Они спустились на первый этаж. Кармина поставила лампу на стол и пошла за едой. Над морем догорал закат. Стены помещения казались кроваво-красными, словно измазанными кровью. На этом фоне черная тень, отбрасываемая фигурой Винсенте, выглядела особенно зловеще.
– Вы приехали, чтобы узнать, как идут дела? – спросила Кармина, присаживаясь к столу и глядя на то, как он ест. Ей было необходимо выяснить главное.
– Да, я приехал, чтобы узнать, все ли здесь в порядке, а заодно навестить тебя. Я соскучился по твоему телу.
Кармина старалась, чтобы голос не дрожал:
– Простите, синьор, я не могу. Я выдаю себя за вдову, и люди мне верят. Я хочу жить как порядочная женщина.
Винсенте расхохотался.
– Ты можешь выдавать себя за кого угодно: уговор остается уговором. Вспомни, что я сказал, беря тебя в дом: твоя основная обязанность – делить со мной постель.
– Я не хочу, и я… не буду с вами спать.
Во взгляде мужчины появилась угроза. Он резко отодвинул тарелки и произнес:
– Что ты сказала?
Внезапно Кармина ощутила жажду сопротивления, такую сильную, что у нее потемнело в глазах. Это был тот случай, когда желание оказывается сильнее человека, сильнее страха и всех доводов разума.
– Вы слышали. Я не принадлежу ни вам, ни кому-то другому.
Мужчина поднялся с места.
– Что ты о себе возомнила? Ты – трава, а я корова, которая питается этой травой! Я возьму тебя прямо здесь, на этом столе, за которым завтракают твои постояльцы.
Когда Винсенте схватил Кармину за лиф платья, она поняла, что он изобьет ее и изнасилует, как избивал и насиловал Бьянку, а если она продолжит сопротивляться, выгонит из дома вместе с Орландо.
– Сюда могут войти!
– Пусть войдут и увидят, что ты обыкновенная шлюха!
Он попытался ее повалить, но она не давалась.
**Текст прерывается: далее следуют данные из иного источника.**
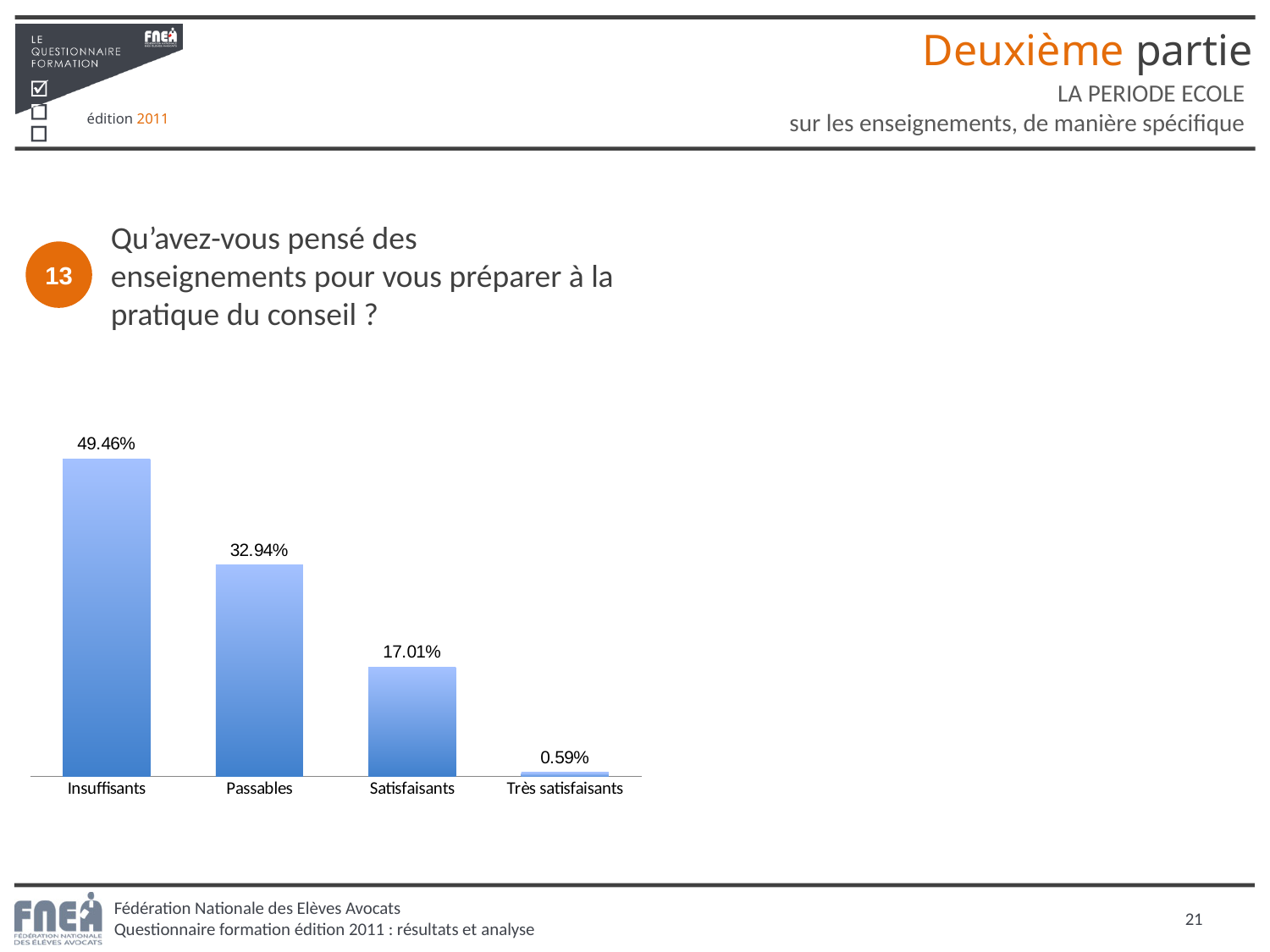
Which category has the highest value? Insuffisants How many categories are shown in the chart? 4 What is the value for Satisfaisants? 17.01% What is the value for Très satisfaisants? 0.59% What is the difference between the values for Insuffisants and Passables? 16.52% What kind of chart is shown on the slide? Bar chart What is the value for Passables? 32.94% What is the value for Insuffisants? 49.46% Which category has the lowest value? Très satisfaisants What is the difference between the values for Satisfaisants and Très satisfaisants? 16.42% Do the values rise or fall from left to right across the categories? Fall Which is larger, the value for Passables or the value for Satisfaisants? Passables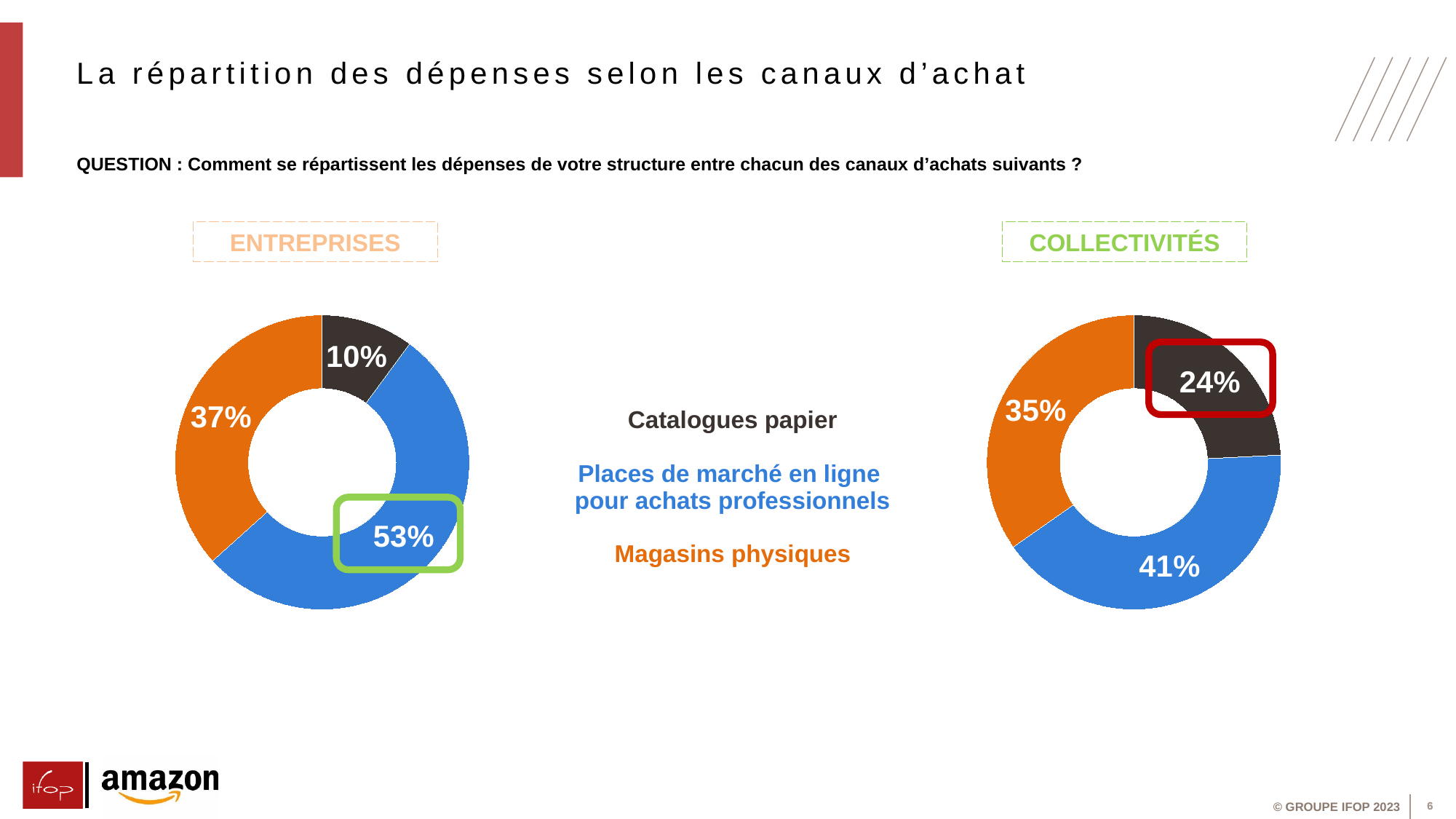
How many purchasing channels are shown in the ENTREPRISES chart? 3 In the COLLECTIVITÉS chart, what share of spending goes to Magasins physiques? 35% In the ENTREPRISES chart, what is the difference between the shares for Magasins physiques and Catalogues papier? 27% In the COLLECTIVITÉS chart, which purchasing channel has the smallest share? Catalogues papier In the COLLECTIVITÉS chart, what share of spending goes to Catalogues papier? 24% In the ENTREPRISES chart, what share of spending goes to Places de marché en ligne pour achats professionnels? 53% In the COLLECTIVITÉS chart, what is the difference between the shares for Places de marché en ligne pour achats professionnels and Magasins physiques? 6% Which chart shows a larger share for Catalogues papier, ENTREPRISES or COLLECTIVITÉS? COLLECTIVITÉS What kind of chart is used for the COLLECTIVITÉS data? Doughnut chart In the ENTREPRISES chart, which purchasing channel has the largest share? Places de marché en ligne pour achats professionnels Which colour represents Magasins physiques in the charts? Orange In the ENTREPRISES chart, what share of spending goes to Catalogues papier? 10%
Гнев и отчаяние удвоили ее силы.
– Я позову на помощь! – крикнула Кармина.
В лице Винсенте что-то дрогнуло. Он наотмашь ударил женщину по лицу, а после сказал:
– Убирайся отсюда! Сейчас, ночью, вместе с мальчишкой! Я всегда знал, что он не мой сын, что ты нагуляла его прежде, чем прибыла в Аяччо!
Кармина схватилась рукой за щеку. Она стиснула зубы, в ее взгляде по-прежнему пылали непокорность и гнев.
– Может, ты сам уберешься?
Винсенте и Кармина не сразу поняли, кто произнес эту фразу. Обернувшись, они увидели Беатрис, которая стояла с ружьем в руках. Дуло этого ружья, всегда пугавшего Кармину и служившего предметом тайного восхищения Орландо, смотрело прямо в лицо мужчины.